Janko Roettgers published an article “Netflix exec: HBO would have many more customers if it sold online-only subscriptions” earlier this week on GigaOM in response to David Wells’ (CFO of Netflix) statement at a Goldman Sachs conference that HBO should be more like Netflix (read: direct to consumer) to grow. Frankly, it’s not that simple and, coming on the heels of Netflix’s recent original programming award wins, this smells a little like a PR play for Netflix to draw a comparison with HBO, especially as Well’s made another comment (unmentioned in the GigaOM article, but reported by Cynopsis) at the same conference that “We [Netflix] would love… to be available via the existing device in the home, which is the set-top box.”
Netflix doesn’t have the legacy business model (or related nuances) to consider in making such a broad statement, whereas HBO has an established and profitable revenue model, one which offering subscriptions over the Internet would, at a minimum, disrupt. Not something to do lightly.
HBO’s stance of having “no plans to sell subscriptions directly over the Internet,” it’s at least partially posturing due to the MSOs having anticipated content owner’s potential desire to go direct to consumers in their carriage agreements. Most current agreements have “most favored nation” clauses that, in short, mean MSOs don’t have to pay the network more per subscriber than any other outlet they offer their service on.
Considering Netflix subscriptions hover at around $8 a month, that would be considerable lost revenue for any premium cable network. For a network like HBO, this means that they would have to immediately exceed their current subscriber base just to match their current revenue. Unless HBO were taking on significant water in their current model, there’s little immediate incentive for HBO to take the risk.
MSO deals also allow the stronger network brands to negotiate carriage for sister and child networks, something that may very well get lost in an online / direct model. And for networks with advertising, it’s even more complicated because, if they don’t hit their subscription numbers, they negatively impact both of their primary revenue streams, subscription and advertising.
HBO is already on the forefront of TVE with HBOGo and MAXGo, both as apps / services and via their on deck positions on products like Apple TV. From a consumer standpoint, a direct offering give that an online subscriber online access, but they now have to stream to their television (Apple TV, Roku, etc.) because if MSOs aren’t making any revenue on the subscription, they certainly aren’t delivering it via cable or satellite.

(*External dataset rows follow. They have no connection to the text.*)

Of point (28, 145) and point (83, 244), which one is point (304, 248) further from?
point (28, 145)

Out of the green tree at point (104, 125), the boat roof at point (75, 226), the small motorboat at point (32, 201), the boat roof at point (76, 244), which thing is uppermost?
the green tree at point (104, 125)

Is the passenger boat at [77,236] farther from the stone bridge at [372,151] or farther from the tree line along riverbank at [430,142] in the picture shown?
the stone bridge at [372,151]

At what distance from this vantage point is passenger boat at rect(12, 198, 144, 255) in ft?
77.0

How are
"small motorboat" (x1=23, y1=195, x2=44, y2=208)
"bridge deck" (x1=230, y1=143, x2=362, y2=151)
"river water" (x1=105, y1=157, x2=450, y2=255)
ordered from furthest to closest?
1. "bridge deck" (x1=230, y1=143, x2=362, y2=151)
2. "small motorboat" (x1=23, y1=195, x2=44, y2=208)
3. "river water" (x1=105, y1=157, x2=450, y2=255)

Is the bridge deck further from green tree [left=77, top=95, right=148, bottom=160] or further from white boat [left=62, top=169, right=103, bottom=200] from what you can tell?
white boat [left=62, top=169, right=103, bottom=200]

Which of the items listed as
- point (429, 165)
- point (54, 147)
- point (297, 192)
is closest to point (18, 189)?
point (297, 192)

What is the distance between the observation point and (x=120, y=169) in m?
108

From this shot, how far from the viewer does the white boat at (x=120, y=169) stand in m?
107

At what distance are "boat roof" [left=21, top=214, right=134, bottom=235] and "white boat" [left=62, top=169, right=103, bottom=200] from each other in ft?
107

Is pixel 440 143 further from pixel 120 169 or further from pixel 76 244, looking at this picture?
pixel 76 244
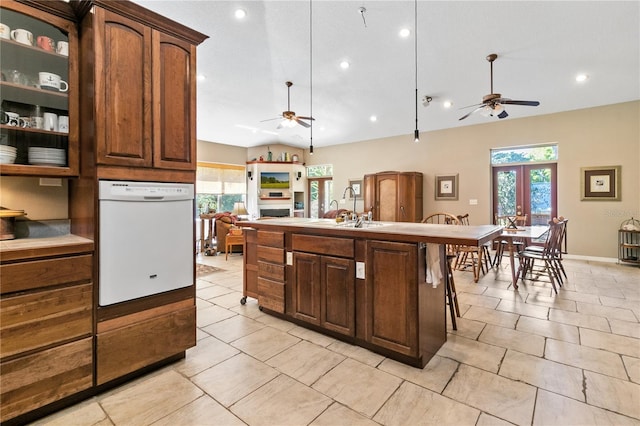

Meanwhile, HBO is no doubt learning a ton about the consumption habits of HBOGo and MAXGo users without having put all their proverbial eggs in that basket. Trend data they have at this point in time however is short-term (e.g the binge-viewing and non-linear programming options that Netflix thrives on), and they may not have a large enough sample set across generational demographics to make an informed decision on David Wells’ suggestion.
We will see the day in the not too distant future where networks become unbundled offerings, whether it’s an evolution of MSO offerings, networks taking the Internet plunge and going direct or some TBD hybrid. For now, HBO seems to be striking the right balance.